WORK ITEM —
Lines from the one containing "common name: coyote" through the final line of the records below are needed, copied exactly, with no pictures.

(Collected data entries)
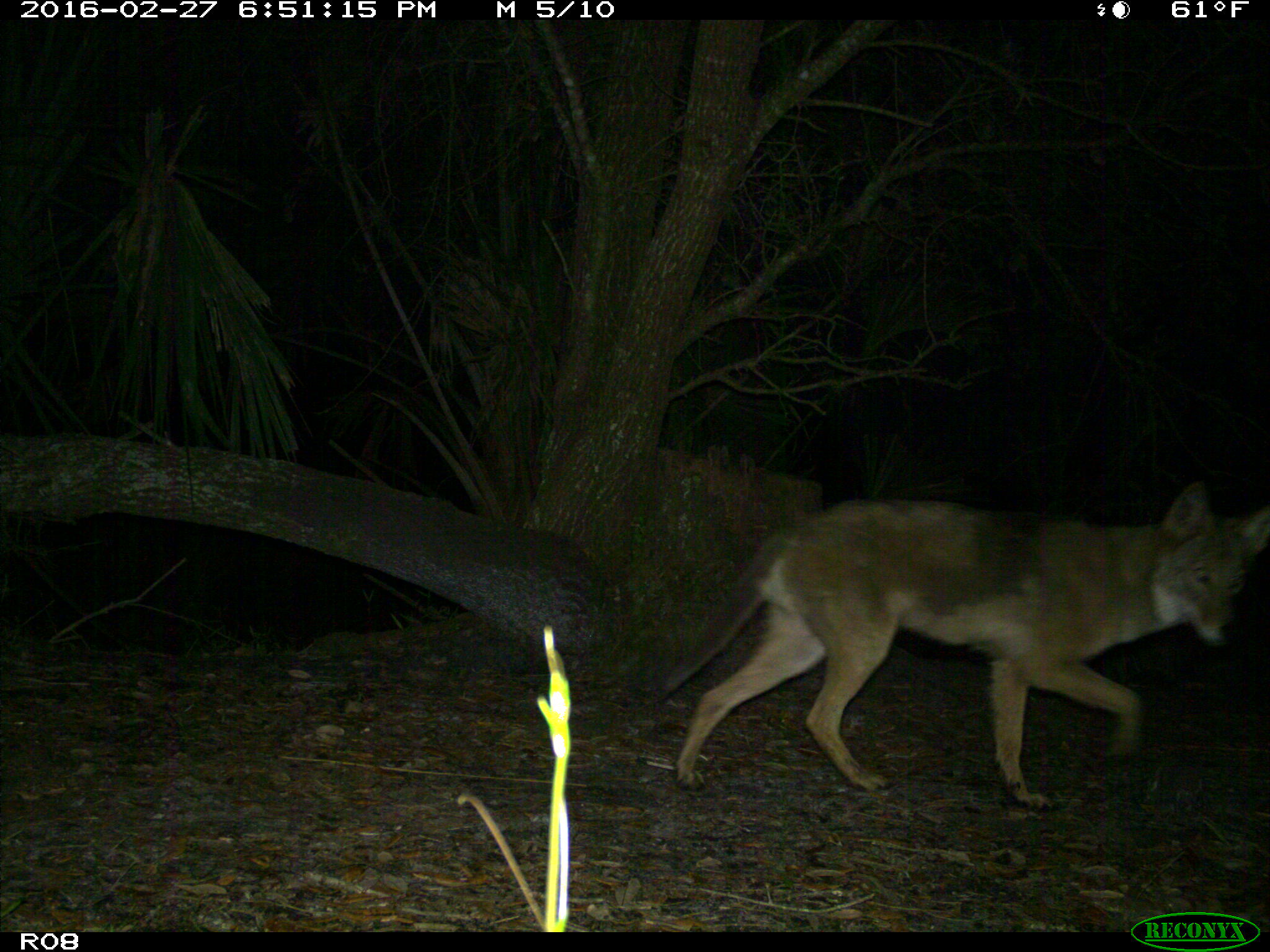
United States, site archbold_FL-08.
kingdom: Animalia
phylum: Chordata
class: Mammalia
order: Carnivora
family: Canidae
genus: Canis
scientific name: Canis latrans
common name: coyote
Canis latrans (coyote).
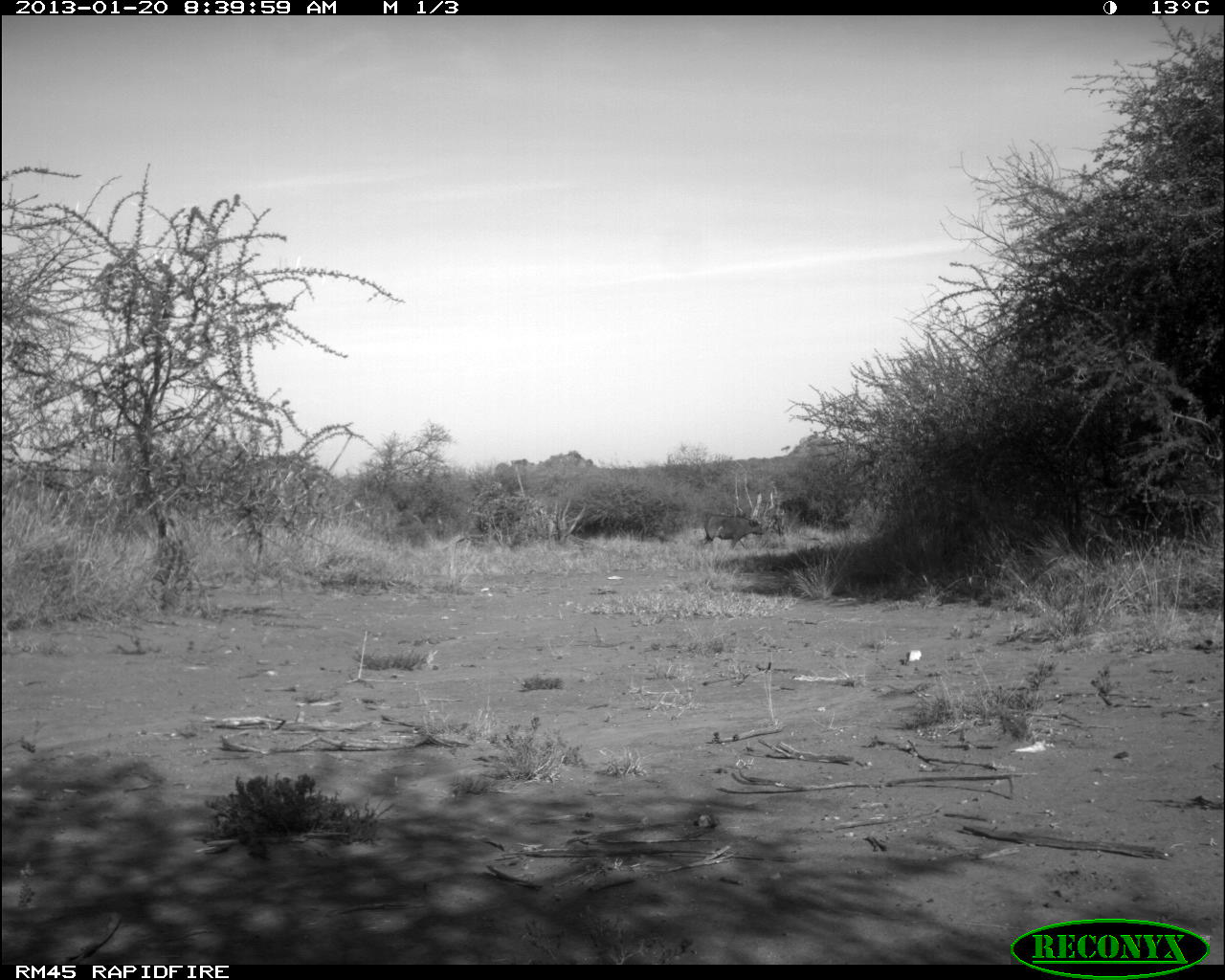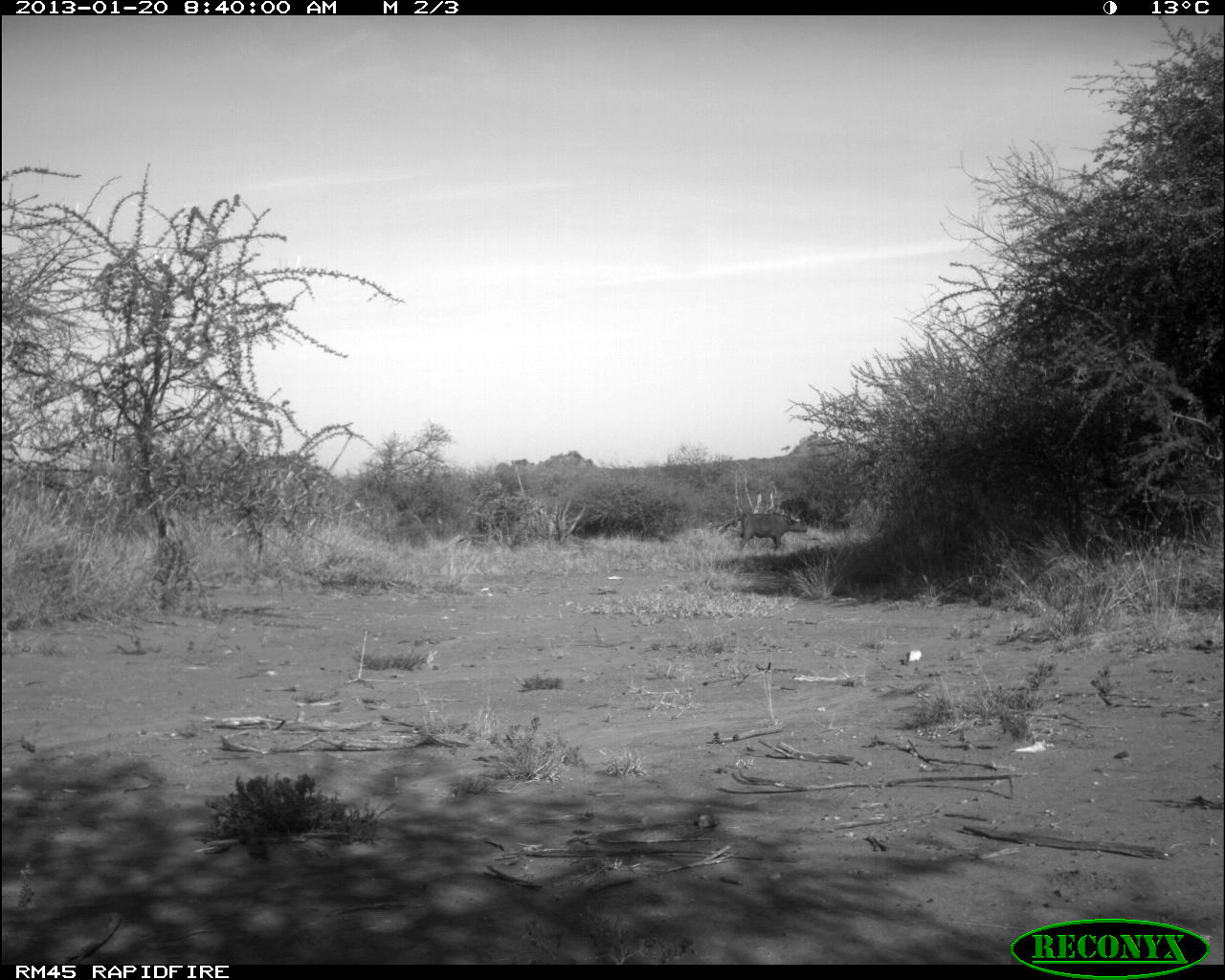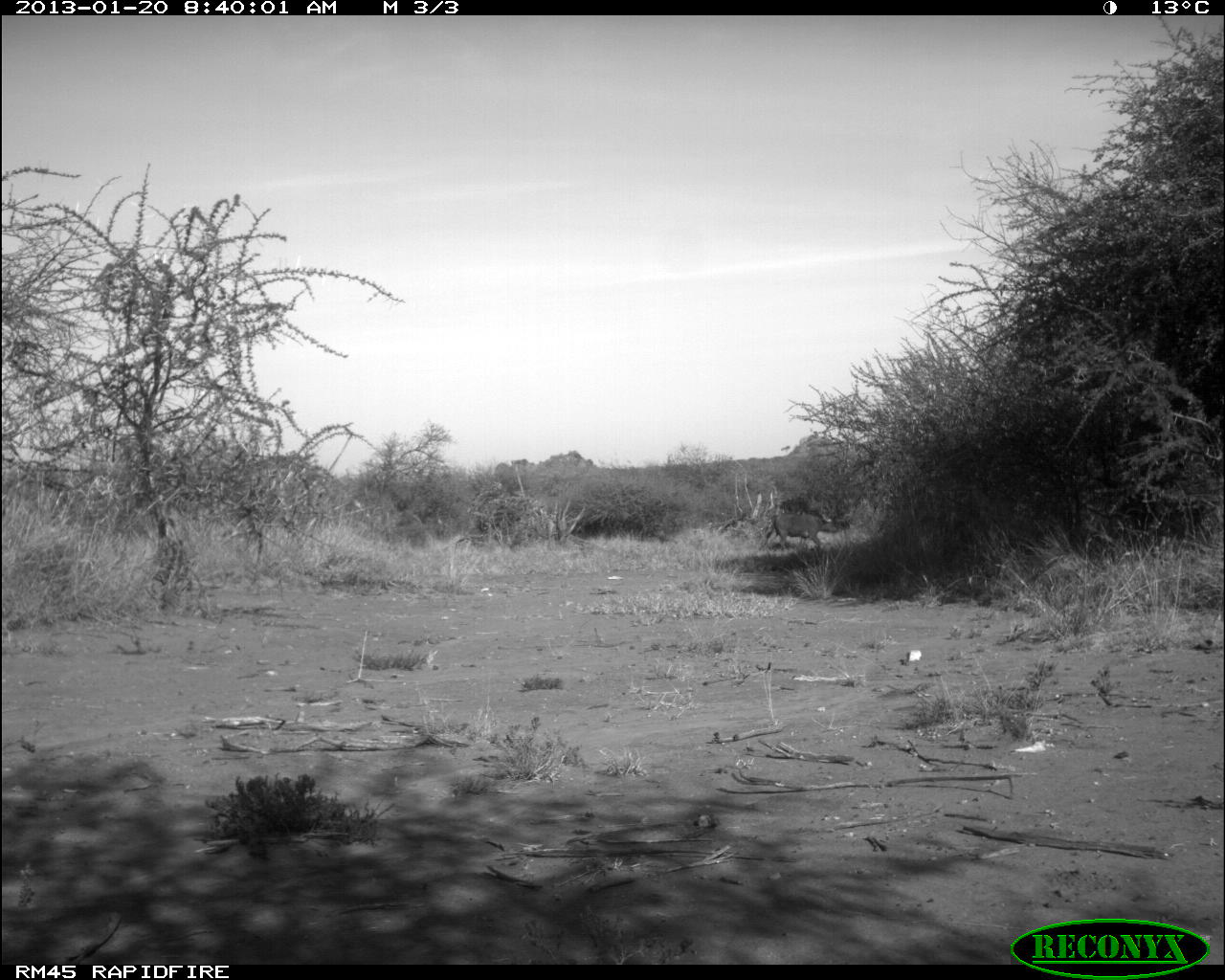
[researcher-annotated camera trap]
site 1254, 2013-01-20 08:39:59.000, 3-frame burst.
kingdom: Animalia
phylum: Chordata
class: Mammalia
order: Artiodactyla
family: Bovidae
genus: Bos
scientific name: Bos taurus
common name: domestic cattle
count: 1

OUTPUT OF THE EXERCISE —
common name: coyote
Canis latrans (coyote).
[researcher-annotated camera trap]
site 1254, 2013-01-20 08:39:59.000, 3-frame burst.
kingdom: Animalia
phylum: Chordata
class: Mammalia
order: Artiodactyla
family: Bovidae
genus: Bos
scientific name: Bos taurus
common name: domestic cattle
count: 1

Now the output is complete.